Member of the Iowa House of Representatives from the 19th district
- In office January 11, 1993 – January 7, 2001
- Preceded by: Merlin Bartz
- Succeeded by: Roger Broers

Personal details
- Born: October 17, 1937 Pleasantville, Iowa, U.S.
- Died: May 19, 2021 (aged 83) Mason City, Iowa, U.S.
- Party: Republican
- Spouse: Sandra J. Hodgson
- Children: 3, including Todd
- Education: University of Iowa
- Occupation: Orthodontist

= Gary Blodgett =

American politician (1937–2021)

Gary B. Blodgett (October 17, 1937 – May 19, 2021) was an American politician in the state of Iowa.

Blodgett was born in Pleasantville, Iowa, and attended the University of Iowa. He was elected in 1992 to represent Cerro Gordo county in the Iowa House of Representatives, where he served as Deputy Majority Leader from 1993 to 2001 (19th district).

He represented Iowa's 19th district, serving as Chairman of the Ways & Means Committee and on the Rules, Transportation and Human Resources Committees.

Blodgett served in the U.S. Public Health Service from 1962 to 1965, and practiced orthodontistry in Mason City, Iowa, from 1967 to 1992. He was a former President of the Iowa Society of Orthodontists, in office from 1970 to 1972.
While practicing orthodontics, Dr.
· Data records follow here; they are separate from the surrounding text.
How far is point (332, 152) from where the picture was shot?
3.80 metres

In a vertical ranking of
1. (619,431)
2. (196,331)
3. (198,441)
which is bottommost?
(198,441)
Blodgett chaired membership drives and fundraising campaigns for the YMCA, the United Way, the March of Dimes and numerous other charities in Cerro Gordo county.

Beginning in 1976, when he raised money for then-President Gerald Ford's campaign, Blodgett had been a leading Iowa Republican fundraiser. In his first race as a candidate, he outspent his Democratic opponent by a nearly 30-to-one margin. In 1956, Blodgett married Sandra 'Sandy' J. Hodgson and had three children with her. One of his sons is conservative political writer Todd Blodgett, who served on the White House staff during the Reagan-Bush years and later worked for the FBI.
In 2001, President George W. Bush appointed Blodgett to the position of Administrative Law Judge with the U.S. Department of Health & Human Services. In this position, Judge Blodgett adjudicated legal cases involving Medicare and Medicaid, hospital corporations, HMOs, and pharmaceutical providers until 2008 in Washington, D.C. Blodgett was an advisor to every Republican President from Gerald R. Ford to George W. Bush.
In Oct., 2007, he was named the 'Distinguished Alumnus of the Year' by the University of Iowa.

He died of Alzheimer's disease on May 19, 2021, in Mason City, Iowa, at age 83.